In the UK, the term limited liability company can mean either a private company limited by shares (Limited or Ltd.) or a public limited company (plc). This article deals with the LLC in the United States.
The limited liability company (LLC) is a relatively new form of business entity which is not available in all jurisdictions. LLCs are a hybrid of the partnership and corporate forms that has evolved in response to the needs of businesses for which the existing forms of partnership and corporation were unsuitable.
For example, a significant disadvantage of a general partnership is that each partner has the right to dissolve the partnership and force the sale of its assets. Alternatively, the formalities and double taxation of the corporate form can be problematic for smaller businesses. As a result, states created a new business form that combines some of the key features of both partnerships and corporations, namely corporate limited liability, contract-based flexibility, partnership default rules for taxation, and flow-through taxation.

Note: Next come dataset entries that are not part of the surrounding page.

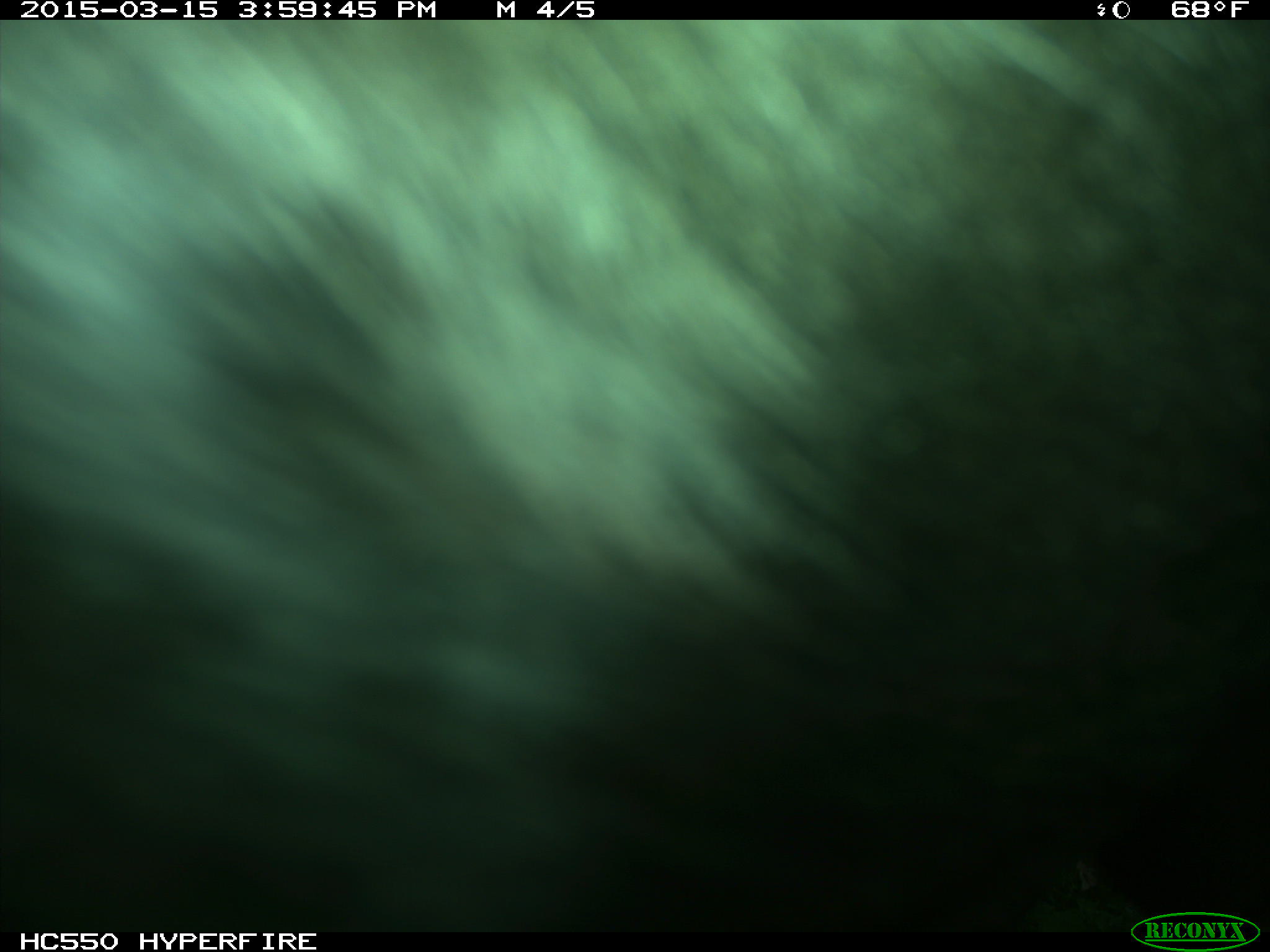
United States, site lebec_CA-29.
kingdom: Animalia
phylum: Chordata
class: Mammalia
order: Artiodactyla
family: Bovidae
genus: Bos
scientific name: Bos taurus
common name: domestic cow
Bos taurus (domestic cow).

LLCs in the US are formed by filing a certificate of formation and are generally governed by statutes modelled on the Uniform Limited Liability Company Act. In most jurisdictions, the formalities required for forming and operating LLCs are simpler than those for limited partnerships or corporations. For example, some jurisdictions do not require written operating agreements or annual meetings. LLCs may be owned by one or more members and members usually exercise control of the business in accordance with an operating agreement (sometimes called a Limited Liability Company Agreement). As in the corporate form, LLC members enjoy limited liability protection with their liability limited to the amount of capital contributed, unless acting as a guarantor of company debt. Significantly, they may be taxed as either a partnership, thereby avoiding the double taxation of the corporate form, or as a corporation depending on the election made. For example, an LLC with more than one member is treated as a partnership by default, but may elect to be treated as a corporation.
To avoid being treated as a corporation for tax proposes an LLC must avoid having too many corporate characteristics such as perpetual existence, free transferability of ownership and centralized management.